BOI’s Long-Term IDR is driven by a limited probability of government support, as expressed by its Government Support Rating (GSR) of ‘b-‘. As is common for policy banks, BOI is not assigned a VR. This reflects Fitch’s view that BOI’s business model is dependent on government support and could not be carried out on a commercial basis.

“The downgrades of the VRs of the six largest Nigerian commercial banks and two BHCs to ‘b-‘ from ‘b’ reflect Fitch’s view that their standalone credit profiles are constrained by the sovereign rating due to their high sovereign exposure relative to capital and the concentration of their operations in Nigeria.

“The VRs of Zenith Bank, UBA, GTCO and GTB are one notch below their ‘b’ implied VRs, reflecting the operating environment/sovereign rating constraint.

“The VRs of Access Bank, FBNH, FBN and Fidelity Bank are in line with their implied ‘b-‘ VRs.

It said sovereign exposure is primarily through holdings of Nigerian sovereign securities and cash reserves at the Central Bank of Nigeria (CBN), which combined are estimated to have represented between 236 percent and 529 percent of Fitch Core Capital (FCC) at end-2021 (the last date at which full disclosures are available; large changes in exposure since then are unlikely, in Fitch’s view).

Sovereign securities exposure is mainly naira-denominated, with the banks having only small exposure to Federal Government of Nigeria (FGN) Eurobonds.

Cash reserves at the CBN are largely restricted due to a high cash reserve requirement, set at 32.5 percent of naira deposits, aimed at controlling naira liquidity and preserving exchange rate stability. Sovereign exposure is furthered by moderate public sector lending.

“The Nigerian operating environment has weakened in 2022. Fitch forecasts real GDP growth of 3.0 percent in 2022 and 3.1 percent in 2023. “However, we expect higher inflation, which reached a 17-year high of 20.8 percent in October 2022, rising interest rates and acute US dollar shortages stemming from Nigeria’s declining FX earnings and reduced capital inflows to create more challenging operating conditions for banks over the next 12-18 months.
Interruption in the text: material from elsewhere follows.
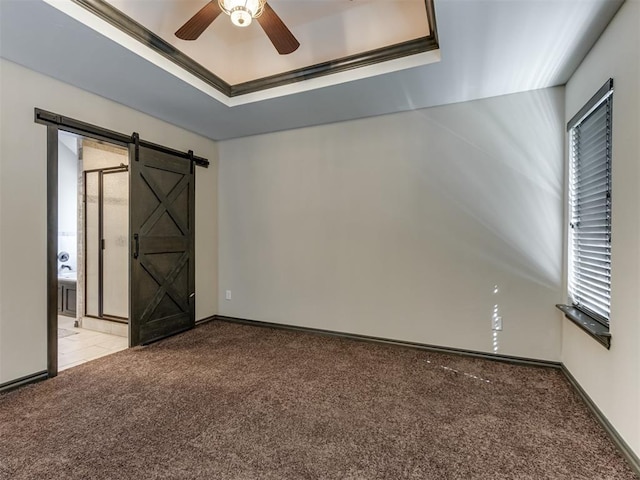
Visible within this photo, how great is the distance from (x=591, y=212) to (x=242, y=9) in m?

“The commercial banks are experiencing difficulties in accessing US dollars on behalf of customers in respect of trade finance obligations but continue to maintain satisfactory FX liquidity buffers.

“Shortages in the official FX market have caused the naira to depreciate sharply on the parallel market to about N800/USD on November 17, therefore trading at a large discount to the official rate of N443/USD, raising the possibility of a material devaluation of the official rate.

“Fitch believes that the banks would be fairly resilient to a such a devaluation due to their net long foreign-currency (FC) positions, small FC-denominated risk-weighted assets and tighter US dollar lending standards in recent years,” the agency stated.

However, it said a sharp devaluation combined with moderate losses on holdings of Nigerian and Ghanaian sovereign debt (all commercial banks except Fidelity Bank have material exposure to the latter) could put significant pressure on capital ratios.

FBNH and GTCO are non-operating BHCs. Their VRs are equalised with their respective group VRs, derived from the consolidated risk assessment of the group, due to the absence of or low double leverage and strong BHC liquidity management. As main operating entities, FBN and GTB’s VRs are also equalised with their respective group VRs.

The downgrade of BOI’s GSR to ‘b-‘ from ‘b’ reflects the authorities’ weaker ability to provide support, if required, as indicated by the sovereign downgrade.

Fitch believes that the authorities have a high propensity to support BOI given its important and unique policy role, 99.9 percent state ownership and significant state funding guarantees. Fitch believes that the link between the sovereign and BOI is strong, as demonstrated by the size of CBN and FGN guarantees provided for BOI’s external funding.

However, the authorities’ ability to provide support is limited, as indicated by Nigeria’s ‘B-‘ Long-Term IDR.